I’m VERY excited to be making pear wine! My friend’s neighbor has a pear tree that she does not use the fruit of, this I do not understand, but I’m super happy about! This scenario combines two of my favorite things….making wine and free stuff!
Now I have not been able to find a recipe for pear wine that was just right to my liking, so I’m winging it a bit, but feeling confident! I’ve got some experience knowing that less fussy is the way to go, so we are going to do the basics and keep it simple.
This recipe is for 5 gallons of wine.
22-25 lb Pears
10 lb sugar
1 lb raisins
5 gallons water
1 packet yeast (wine, champagne or sweet mead) Depending on how sweet or dry you are going for, I’m using Champagne because that is what I have on hand.

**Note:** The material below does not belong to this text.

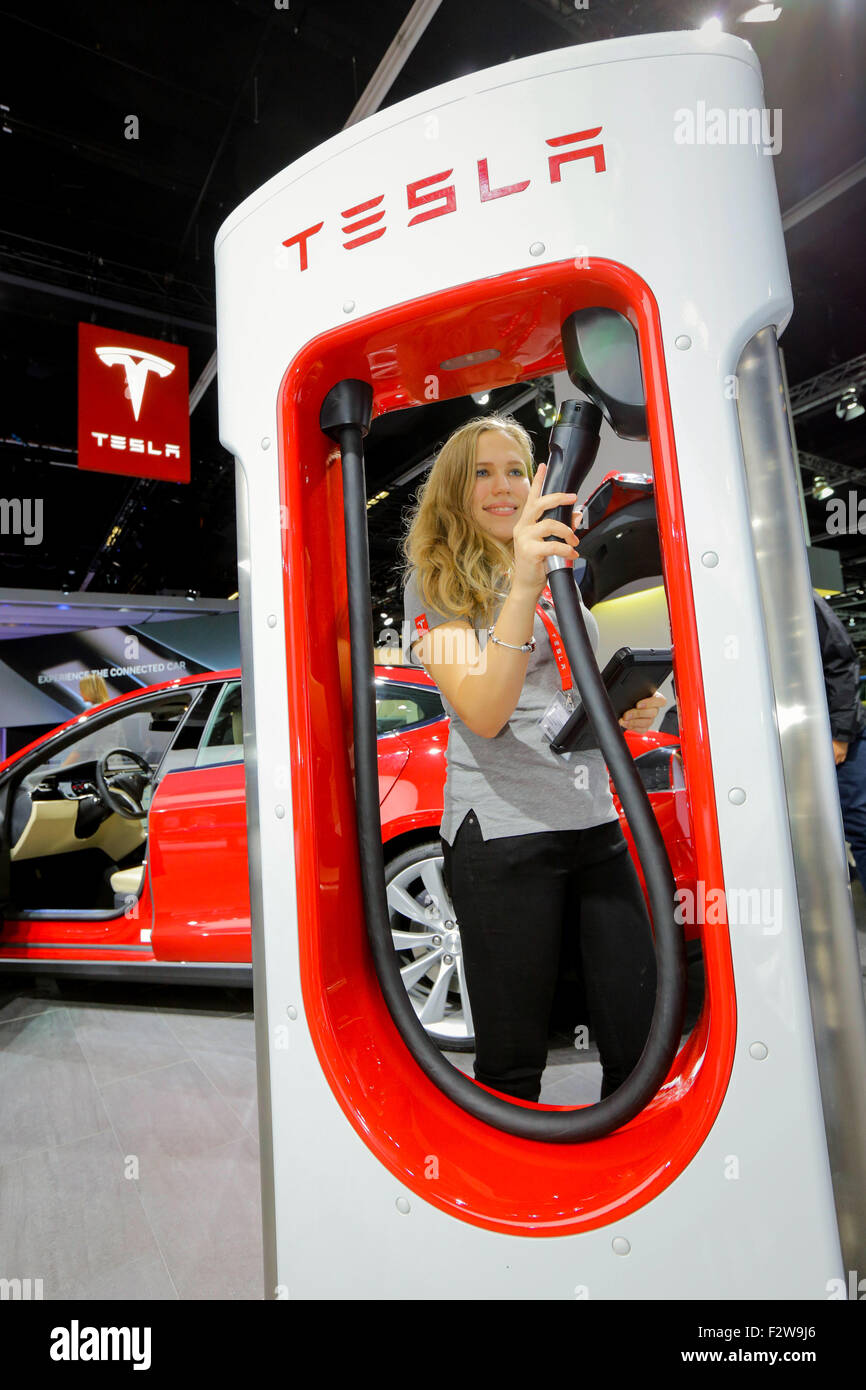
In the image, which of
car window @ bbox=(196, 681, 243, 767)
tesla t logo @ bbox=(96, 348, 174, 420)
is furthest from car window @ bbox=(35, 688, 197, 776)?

First you will need to Wash and cut up the pears. Cut out any large parts that are brown and mushy.
Place the chopped fruit in the clean container then put the sugar over the top, and add the raisins.
Next, pour 4 gallons boiling water over the fruit and sugar and fill almost to the top, leaving a little room for foam during fermentation. Stir the mixture until the sugar is dissolved. put lid on and let sit overnight.
The next morning add yeast and stir.
Stir once a day for 5 or 6 days.
Sterilize all your equipment including the jug, airlock, rubber stopper and any spoons or utensils.
Fill your airlock about half full with spring water, push it into the rubber stopper then put the stopper onto your jug.
Transfer to Carboy and put on airlock.
- Over the course of the next 2 to 3 weeks you will see a cake develop on the bottom of your jug. This is the husks of yeast as they grow, multiply then die and it is perfectly normal.
- When the airlock bubbles at less than 1 bubble every 30 seconds you should transfer the liquid to a new sanitized jug; use a hose to siphon the liquid and leave all the old yeast cake behind and dispose of it. Put the airlock on your new jug. Mine took 2 months.
- I then keep transferring to a new sanitized jug about every 2 months topping it off each time because you will lose liquid do to the bottom that has the dead yeast (sediment)that you don’t want to transfer. I do this until the wine is clear (not cloudy) At this point you are 6 to 8 months in.
- When wine is clear you can bottle it, I use a siphon and wine bottles I have saved. Corks I purchased at the wine supply shop (you boil them to make them soft) I have a a tool that inserts them into the bottle but you can also tap them in with a rubber mallet. Always sanitize everything, all you tools, supply’s,and work area.
- Let wine age in bottle at least 6 months, and a year is better.